The intuition of many persons — an intuition I share — is that the conscience-based claim for an exemption from an antidiscrimination law pressed by the florist (baker, photographer, etc.) who is morally opposed to same-sex marriage presents us with a more complex and difficult issue than the conscience-based claim for an exemption pressed by the florist who is morally opposed to interracial marriage. My argument in this chapter serves to provide a rational vindication of that intuition; it serves to explain why as a matter of principle — specifically, as a matter of the human right to moral equality — the two conscience-based claims merit different responses, even if it is not unreasonable for lawmakers, in legislating, or for judges, in adjudicating, to reach the conclusion that, all things considered, the former claim too should be rejected.

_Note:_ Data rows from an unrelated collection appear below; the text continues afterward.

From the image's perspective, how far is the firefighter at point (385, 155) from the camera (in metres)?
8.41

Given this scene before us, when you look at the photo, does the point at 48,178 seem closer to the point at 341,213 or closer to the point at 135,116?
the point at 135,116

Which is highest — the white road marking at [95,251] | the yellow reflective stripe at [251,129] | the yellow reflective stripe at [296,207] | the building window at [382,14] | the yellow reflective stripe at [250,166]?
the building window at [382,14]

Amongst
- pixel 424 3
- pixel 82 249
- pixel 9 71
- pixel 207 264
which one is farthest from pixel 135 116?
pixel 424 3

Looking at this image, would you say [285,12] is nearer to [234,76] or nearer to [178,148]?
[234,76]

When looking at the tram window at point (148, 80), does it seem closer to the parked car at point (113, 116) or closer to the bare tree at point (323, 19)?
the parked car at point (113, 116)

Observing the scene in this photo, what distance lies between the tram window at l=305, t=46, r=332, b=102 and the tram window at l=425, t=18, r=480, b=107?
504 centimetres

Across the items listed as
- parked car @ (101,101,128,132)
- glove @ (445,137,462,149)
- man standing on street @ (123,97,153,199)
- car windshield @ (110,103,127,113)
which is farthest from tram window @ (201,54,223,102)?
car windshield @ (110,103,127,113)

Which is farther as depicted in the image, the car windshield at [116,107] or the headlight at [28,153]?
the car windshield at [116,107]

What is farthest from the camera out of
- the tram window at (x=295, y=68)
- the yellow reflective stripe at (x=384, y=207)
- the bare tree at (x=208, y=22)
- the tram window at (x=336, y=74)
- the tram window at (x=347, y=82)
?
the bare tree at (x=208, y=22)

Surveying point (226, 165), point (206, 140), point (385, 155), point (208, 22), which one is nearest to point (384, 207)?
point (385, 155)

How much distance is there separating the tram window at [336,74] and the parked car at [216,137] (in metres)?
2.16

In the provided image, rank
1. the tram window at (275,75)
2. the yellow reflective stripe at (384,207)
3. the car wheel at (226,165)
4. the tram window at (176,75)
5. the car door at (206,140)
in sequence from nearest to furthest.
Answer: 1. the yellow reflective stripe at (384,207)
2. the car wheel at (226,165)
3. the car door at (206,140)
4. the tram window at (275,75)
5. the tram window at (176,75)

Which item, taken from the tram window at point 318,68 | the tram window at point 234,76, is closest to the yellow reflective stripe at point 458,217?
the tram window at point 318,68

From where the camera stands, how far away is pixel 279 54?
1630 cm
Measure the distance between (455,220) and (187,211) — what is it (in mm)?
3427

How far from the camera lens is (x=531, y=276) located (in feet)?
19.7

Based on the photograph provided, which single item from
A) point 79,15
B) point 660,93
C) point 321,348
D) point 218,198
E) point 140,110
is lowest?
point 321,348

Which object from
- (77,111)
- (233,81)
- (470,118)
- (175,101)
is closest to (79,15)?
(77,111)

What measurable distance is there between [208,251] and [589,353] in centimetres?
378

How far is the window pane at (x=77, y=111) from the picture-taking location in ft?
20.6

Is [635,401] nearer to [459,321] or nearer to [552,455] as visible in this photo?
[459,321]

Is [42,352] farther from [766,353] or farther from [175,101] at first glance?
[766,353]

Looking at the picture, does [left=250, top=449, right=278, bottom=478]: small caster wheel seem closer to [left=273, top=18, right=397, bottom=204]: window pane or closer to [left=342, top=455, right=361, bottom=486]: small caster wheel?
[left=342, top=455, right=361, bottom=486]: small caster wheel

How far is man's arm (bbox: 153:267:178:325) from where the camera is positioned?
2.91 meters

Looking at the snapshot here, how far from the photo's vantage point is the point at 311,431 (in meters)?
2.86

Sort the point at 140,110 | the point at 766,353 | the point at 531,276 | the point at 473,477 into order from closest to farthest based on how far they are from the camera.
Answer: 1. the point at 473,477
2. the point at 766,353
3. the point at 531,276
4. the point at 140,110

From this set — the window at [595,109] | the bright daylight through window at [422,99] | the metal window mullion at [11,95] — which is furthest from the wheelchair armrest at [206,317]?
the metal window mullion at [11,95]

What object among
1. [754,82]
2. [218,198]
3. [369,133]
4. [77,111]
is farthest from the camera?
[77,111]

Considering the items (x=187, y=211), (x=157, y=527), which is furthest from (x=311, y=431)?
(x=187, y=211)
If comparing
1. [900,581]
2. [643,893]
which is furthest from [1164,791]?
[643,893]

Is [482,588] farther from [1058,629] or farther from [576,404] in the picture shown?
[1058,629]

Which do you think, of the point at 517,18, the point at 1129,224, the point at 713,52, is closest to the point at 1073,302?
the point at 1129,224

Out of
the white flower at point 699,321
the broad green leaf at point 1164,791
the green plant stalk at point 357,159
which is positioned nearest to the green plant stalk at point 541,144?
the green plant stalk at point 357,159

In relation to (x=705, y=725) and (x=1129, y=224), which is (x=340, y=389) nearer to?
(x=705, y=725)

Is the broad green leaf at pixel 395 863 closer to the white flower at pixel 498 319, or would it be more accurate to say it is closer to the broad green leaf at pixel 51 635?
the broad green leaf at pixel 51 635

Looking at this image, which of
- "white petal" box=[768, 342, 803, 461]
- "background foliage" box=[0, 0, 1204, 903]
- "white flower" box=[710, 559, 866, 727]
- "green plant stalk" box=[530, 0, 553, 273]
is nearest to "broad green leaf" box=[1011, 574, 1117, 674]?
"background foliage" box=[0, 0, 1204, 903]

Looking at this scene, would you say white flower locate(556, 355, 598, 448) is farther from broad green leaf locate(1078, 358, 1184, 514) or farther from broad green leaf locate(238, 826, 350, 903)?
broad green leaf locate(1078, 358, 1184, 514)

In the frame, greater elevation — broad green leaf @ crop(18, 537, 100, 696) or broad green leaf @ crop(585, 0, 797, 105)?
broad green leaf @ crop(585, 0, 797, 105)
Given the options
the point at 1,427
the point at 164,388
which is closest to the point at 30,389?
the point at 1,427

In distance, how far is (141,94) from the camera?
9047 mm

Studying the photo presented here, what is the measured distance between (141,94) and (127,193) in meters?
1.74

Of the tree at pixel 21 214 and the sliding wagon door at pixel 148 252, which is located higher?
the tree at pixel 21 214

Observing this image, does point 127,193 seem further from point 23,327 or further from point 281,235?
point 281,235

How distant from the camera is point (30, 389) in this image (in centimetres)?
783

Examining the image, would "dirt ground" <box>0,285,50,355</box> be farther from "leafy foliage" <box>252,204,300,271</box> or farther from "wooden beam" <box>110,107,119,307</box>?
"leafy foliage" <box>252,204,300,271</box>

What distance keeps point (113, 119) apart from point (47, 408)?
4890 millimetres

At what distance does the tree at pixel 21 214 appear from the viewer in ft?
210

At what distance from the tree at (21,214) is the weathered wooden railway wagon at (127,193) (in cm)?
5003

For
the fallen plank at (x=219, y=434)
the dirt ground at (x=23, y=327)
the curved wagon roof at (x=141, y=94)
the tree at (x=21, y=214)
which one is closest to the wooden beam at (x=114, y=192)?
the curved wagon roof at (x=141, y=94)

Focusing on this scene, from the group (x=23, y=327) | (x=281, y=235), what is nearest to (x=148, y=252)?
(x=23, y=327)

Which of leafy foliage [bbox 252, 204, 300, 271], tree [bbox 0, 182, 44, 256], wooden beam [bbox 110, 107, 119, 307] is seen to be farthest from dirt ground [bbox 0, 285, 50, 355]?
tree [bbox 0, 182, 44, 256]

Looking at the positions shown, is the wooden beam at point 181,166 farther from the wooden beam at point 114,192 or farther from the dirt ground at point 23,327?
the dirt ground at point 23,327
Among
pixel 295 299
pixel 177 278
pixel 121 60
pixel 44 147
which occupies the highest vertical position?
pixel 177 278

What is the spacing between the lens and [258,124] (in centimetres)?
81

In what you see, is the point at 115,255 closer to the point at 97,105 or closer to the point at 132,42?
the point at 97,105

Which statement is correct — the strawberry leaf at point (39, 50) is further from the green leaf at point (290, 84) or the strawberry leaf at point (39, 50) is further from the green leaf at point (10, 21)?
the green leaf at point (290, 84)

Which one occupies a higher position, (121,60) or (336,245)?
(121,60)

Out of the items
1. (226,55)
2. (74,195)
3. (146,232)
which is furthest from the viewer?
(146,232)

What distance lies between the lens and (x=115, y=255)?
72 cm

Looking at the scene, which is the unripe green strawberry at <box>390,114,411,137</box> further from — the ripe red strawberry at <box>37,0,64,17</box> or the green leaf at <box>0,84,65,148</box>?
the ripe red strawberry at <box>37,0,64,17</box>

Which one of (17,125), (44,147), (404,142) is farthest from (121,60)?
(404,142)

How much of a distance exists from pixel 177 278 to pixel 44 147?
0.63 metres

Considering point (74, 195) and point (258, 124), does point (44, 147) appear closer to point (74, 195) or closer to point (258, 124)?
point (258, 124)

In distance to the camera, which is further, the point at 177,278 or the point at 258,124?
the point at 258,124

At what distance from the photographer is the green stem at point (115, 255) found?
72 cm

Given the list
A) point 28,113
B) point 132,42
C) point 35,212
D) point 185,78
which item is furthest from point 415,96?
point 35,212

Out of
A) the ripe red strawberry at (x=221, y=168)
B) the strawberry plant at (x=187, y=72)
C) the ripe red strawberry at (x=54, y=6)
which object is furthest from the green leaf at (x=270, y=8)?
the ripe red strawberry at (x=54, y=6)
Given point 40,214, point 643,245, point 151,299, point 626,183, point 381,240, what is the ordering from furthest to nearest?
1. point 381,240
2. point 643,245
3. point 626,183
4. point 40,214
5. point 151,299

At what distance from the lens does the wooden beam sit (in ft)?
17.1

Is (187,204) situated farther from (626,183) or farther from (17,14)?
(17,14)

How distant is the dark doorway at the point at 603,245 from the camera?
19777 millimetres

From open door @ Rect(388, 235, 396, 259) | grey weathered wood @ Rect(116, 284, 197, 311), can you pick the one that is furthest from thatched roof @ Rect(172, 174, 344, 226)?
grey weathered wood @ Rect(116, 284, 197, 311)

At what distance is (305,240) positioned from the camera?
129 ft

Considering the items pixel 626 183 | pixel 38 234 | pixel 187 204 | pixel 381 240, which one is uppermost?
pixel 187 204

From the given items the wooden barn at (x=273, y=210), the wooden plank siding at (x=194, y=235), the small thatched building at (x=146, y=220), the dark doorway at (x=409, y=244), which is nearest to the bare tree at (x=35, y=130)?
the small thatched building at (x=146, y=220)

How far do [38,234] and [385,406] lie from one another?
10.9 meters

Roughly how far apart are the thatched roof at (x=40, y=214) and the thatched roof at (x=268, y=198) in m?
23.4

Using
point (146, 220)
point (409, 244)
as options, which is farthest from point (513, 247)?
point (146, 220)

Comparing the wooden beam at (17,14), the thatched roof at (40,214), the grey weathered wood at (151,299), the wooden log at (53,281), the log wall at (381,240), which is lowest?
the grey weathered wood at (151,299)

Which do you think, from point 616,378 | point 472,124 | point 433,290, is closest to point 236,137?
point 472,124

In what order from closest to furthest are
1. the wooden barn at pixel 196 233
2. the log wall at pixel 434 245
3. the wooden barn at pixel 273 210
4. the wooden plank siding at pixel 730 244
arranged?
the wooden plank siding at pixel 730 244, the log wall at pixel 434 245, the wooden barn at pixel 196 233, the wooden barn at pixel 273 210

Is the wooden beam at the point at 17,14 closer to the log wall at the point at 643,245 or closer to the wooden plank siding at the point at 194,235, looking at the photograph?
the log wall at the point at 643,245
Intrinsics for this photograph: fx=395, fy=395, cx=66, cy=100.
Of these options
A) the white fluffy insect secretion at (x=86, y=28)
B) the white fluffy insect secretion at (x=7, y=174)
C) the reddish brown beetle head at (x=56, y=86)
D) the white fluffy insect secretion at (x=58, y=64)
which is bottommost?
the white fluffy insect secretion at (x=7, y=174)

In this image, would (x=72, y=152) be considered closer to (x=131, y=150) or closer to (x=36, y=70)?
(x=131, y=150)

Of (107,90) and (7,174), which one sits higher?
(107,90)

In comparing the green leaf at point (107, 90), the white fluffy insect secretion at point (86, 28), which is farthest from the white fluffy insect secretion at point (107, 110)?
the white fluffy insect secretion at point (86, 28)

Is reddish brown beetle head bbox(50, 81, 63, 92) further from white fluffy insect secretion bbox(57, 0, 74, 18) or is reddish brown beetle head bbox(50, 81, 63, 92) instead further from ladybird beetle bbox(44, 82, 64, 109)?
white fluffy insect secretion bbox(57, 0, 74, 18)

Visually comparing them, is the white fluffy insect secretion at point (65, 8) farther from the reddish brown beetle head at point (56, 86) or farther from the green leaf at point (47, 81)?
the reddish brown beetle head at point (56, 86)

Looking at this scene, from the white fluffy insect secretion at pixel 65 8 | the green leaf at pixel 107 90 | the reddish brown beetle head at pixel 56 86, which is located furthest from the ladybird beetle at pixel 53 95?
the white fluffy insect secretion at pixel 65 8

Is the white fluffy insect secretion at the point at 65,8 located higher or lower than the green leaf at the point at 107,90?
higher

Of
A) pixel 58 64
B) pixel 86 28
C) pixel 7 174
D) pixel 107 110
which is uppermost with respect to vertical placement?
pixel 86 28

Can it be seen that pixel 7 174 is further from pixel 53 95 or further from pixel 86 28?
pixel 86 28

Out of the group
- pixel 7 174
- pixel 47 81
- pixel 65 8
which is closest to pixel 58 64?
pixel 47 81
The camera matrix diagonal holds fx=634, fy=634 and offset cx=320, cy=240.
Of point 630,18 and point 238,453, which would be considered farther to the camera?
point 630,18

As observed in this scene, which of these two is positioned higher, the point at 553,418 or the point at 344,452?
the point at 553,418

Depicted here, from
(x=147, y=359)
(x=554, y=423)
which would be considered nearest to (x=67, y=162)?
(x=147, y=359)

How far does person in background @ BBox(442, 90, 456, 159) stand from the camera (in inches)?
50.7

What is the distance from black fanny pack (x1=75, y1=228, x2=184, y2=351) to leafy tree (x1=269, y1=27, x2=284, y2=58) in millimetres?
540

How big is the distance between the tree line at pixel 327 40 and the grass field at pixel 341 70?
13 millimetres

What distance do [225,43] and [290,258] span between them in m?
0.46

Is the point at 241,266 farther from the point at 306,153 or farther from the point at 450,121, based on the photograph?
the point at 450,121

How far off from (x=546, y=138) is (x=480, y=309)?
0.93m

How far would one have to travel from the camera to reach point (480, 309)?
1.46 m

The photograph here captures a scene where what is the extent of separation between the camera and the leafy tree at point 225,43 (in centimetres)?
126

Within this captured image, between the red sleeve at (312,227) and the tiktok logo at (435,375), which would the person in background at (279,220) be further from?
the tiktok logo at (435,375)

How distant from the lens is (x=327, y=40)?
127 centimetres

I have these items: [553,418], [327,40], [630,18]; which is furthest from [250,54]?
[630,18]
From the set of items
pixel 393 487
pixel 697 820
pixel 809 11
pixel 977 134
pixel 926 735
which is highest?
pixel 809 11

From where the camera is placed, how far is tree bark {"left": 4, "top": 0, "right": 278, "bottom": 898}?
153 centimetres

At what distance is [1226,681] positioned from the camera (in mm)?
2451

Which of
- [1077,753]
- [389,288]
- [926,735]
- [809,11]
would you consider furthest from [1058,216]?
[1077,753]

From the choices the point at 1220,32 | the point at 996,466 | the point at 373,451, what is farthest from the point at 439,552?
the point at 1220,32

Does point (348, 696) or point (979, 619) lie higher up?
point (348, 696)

Next you need to explain why it is that the "human right to moral equality" doesn't demand that the unmarried be treated equally as well.
As it is, the married are privileged in tax, inheritance, social security and medicare benefits, and immigration, and non-believers in the religion of marriage, whether White or not, gay or straight continue to be disadvantaged.
And if your foreign gay or straight, Black, Brown, Yellow or White friend wishes to immigrate to cohabit with you, you will need to get married for such to be blessed. Not any marriage will do: if you don't marry on grounds of religious romantic love and can prove it, but instead for financial gain or simple companionship, the marriage will likely be deemed a "sham marriage" and you may be punished by the religious State.